__Passage shown__
Context

“Recent work on neural network pruning indicates that, at training time, neural networks need to be significantly larger in size than is necessary to represent the eventual functions that they learn.”

The hypothesis

“[…] successful training depends on lucky random initialization of a smaller subcomponent of the network. Larger networks have more of these “lottery tickets,” meaning they are more likely to luck out with a subcomponent initialized in a configuration amenable to successful optimization.”

The hypothesis is empirically supported as follows:

  1. Train neural net; save intial state of weights
  2. Prune weights as much as possible without significantly reducing the accuracy (pruning criterion: prune low-magnitude weights); small network is obtained (around 90% reduction in size)
  3. Reinitialize the pruned network and train it to convergence; note the accuracy and convergence time
  4. Reinitialize the pruned network using the initial weights from step 1, and train it to convergence; note the accuracy and convergence time
  5. Compare aggregated results of step 4 and 5; the higher accuracy and/or convergence time of step 4 compared to step 3 supports the hypothesis.

__Entries for bounding box labeling__
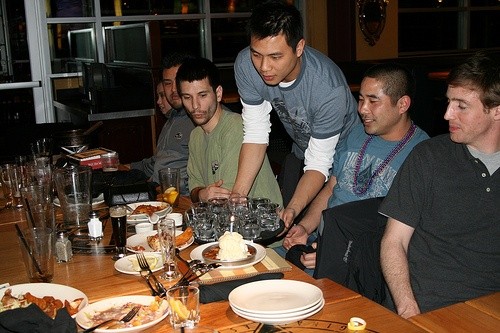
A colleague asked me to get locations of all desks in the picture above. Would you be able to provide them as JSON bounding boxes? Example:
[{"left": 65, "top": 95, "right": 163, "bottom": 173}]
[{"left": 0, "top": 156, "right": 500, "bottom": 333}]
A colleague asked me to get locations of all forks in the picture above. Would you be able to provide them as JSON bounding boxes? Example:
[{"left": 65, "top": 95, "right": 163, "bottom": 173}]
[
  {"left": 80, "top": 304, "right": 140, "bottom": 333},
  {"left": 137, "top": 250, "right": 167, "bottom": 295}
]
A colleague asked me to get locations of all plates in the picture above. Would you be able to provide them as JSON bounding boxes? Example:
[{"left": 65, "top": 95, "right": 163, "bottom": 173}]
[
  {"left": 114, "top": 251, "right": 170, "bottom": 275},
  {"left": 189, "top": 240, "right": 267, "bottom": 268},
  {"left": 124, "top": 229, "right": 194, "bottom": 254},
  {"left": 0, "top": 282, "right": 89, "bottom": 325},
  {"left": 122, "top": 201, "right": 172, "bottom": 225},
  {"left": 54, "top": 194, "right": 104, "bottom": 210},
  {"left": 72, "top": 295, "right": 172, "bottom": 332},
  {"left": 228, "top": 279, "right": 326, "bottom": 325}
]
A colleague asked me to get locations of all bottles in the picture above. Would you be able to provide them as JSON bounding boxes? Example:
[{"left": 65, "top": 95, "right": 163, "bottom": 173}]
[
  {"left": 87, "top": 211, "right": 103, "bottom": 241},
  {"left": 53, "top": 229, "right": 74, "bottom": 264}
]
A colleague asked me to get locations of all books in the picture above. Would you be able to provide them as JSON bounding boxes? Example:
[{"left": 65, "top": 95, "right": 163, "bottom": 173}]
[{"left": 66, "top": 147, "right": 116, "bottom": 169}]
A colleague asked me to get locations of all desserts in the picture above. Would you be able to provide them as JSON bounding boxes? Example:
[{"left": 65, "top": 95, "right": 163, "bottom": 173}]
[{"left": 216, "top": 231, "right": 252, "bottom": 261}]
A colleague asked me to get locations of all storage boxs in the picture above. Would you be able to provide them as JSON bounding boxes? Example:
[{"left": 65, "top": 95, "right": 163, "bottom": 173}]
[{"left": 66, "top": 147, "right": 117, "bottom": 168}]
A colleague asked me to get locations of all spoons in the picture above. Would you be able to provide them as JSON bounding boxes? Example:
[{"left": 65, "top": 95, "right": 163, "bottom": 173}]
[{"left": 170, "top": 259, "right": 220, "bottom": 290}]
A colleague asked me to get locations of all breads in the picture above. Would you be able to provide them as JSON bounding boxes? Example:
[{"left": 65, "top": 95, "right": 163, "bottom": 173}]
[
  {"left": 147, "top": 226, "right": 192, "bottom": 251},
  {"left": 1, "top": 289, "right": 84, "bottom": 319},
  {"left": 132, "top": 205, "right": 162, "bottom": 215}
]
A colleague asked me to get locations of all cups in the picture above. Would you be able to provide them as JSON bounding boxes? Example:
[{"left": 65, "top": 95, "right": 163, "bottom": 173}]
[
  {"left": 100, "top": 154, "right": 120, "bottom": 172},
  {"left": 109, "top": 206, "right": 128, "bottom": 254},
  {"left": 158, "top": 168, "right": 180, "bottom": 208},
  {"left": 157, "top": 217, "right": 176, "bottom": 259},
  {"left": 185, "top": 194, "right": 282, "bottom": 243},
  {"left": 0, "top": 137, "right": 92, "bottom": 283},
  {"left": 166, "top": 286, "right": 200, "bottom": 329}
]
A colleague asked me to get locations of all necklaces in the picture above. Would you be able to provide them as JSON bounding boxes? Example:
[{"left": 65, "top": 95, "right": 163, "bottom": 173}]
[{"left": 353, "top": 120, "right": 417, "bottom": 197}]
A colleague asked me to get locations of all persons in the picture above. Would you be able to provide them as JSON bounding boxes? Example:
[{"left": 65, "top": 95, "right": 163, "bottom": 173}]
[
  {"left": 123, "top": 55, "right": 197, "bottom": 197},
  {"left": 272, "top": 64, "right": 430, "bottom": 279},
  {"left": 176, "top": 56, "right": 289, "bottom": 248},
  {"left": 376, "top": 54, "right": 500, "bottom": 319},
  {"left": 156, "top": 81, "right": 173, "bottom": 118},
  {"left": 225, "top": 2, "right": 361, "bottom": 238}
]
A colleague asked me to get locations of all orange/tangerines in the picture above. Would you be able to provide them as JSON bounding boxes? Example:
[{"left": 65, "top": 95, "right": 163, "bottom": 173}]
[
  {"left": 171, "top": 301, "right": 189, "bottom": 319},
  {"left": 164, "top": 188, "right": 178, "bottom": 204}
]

* * *

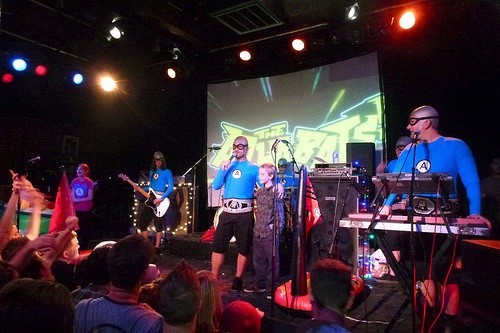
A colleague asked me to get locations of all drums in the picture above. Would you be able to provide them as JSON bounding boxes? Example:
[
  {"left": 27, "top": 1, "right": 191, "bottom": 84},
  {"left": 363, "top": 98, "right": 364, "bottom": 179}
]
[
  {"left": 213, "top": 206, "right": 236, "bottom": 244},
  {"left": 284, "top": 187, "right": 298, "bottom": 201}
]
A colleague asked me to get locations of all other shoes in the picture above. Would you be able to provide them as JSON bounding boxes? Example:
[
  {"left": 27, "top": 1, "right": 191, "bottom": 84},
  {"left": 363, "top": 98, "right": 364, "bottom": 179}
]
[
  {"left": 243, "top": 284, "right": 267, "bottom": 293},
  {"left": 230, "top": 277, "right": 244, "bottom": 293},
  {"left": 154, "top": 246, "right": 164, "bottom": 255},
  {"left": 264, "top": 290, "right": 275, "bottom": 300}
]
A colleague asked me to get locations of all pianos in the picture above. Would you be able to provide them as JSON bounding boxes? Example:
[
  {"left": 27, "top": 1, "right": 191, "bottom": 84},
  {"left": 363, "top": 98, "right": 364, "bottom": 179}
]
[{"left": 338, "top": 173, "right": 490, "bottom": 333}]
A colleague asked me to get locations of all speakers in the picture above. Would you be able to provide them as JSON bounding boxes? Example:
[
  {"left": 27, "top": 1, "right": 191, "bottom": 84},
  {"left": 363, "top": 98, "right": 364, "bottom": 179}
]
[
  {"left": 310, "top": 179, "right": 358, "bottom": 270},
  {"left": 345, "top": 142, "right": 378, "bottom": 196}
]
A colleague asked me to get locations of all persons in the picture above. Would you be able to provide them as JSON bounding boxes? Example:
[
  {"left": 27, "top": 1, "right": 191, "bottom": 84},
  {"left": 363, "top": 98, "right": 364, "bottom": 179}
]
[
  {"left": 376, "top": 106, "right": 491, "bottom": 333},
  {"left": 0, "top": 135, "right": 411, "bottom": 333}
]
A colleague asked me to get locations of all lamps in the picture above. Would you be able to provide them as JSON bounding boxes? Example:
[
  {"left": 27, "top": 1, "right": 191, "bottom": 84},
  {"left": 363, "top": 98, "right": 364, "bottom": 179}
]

__Work to be completed__
Print everything in the pruning passage above, from "1. Train neural" down to "supports the hypothesis.", without altering a word.

__Result of this exercise__
1. Train neural net; save intial state of weights
  2. Prune weights as much as possible without significantly reducing the accuracy (pruning criterion: prune low-magnitude weights); small network is obtained (around 90% reduction in size)
  3. Reinitialize the pruned network and train it to convergence; note the accuracy and convergence time
  4. Reinitialize the pruned network using the initial weights from step 1, and train it to convergence; note the accuracy and convergence time
  5. Compare aggregated results of step 4 and 5; the higher accuracy and/or convergence time of step 4 compared to step 3 supports the hypothesis.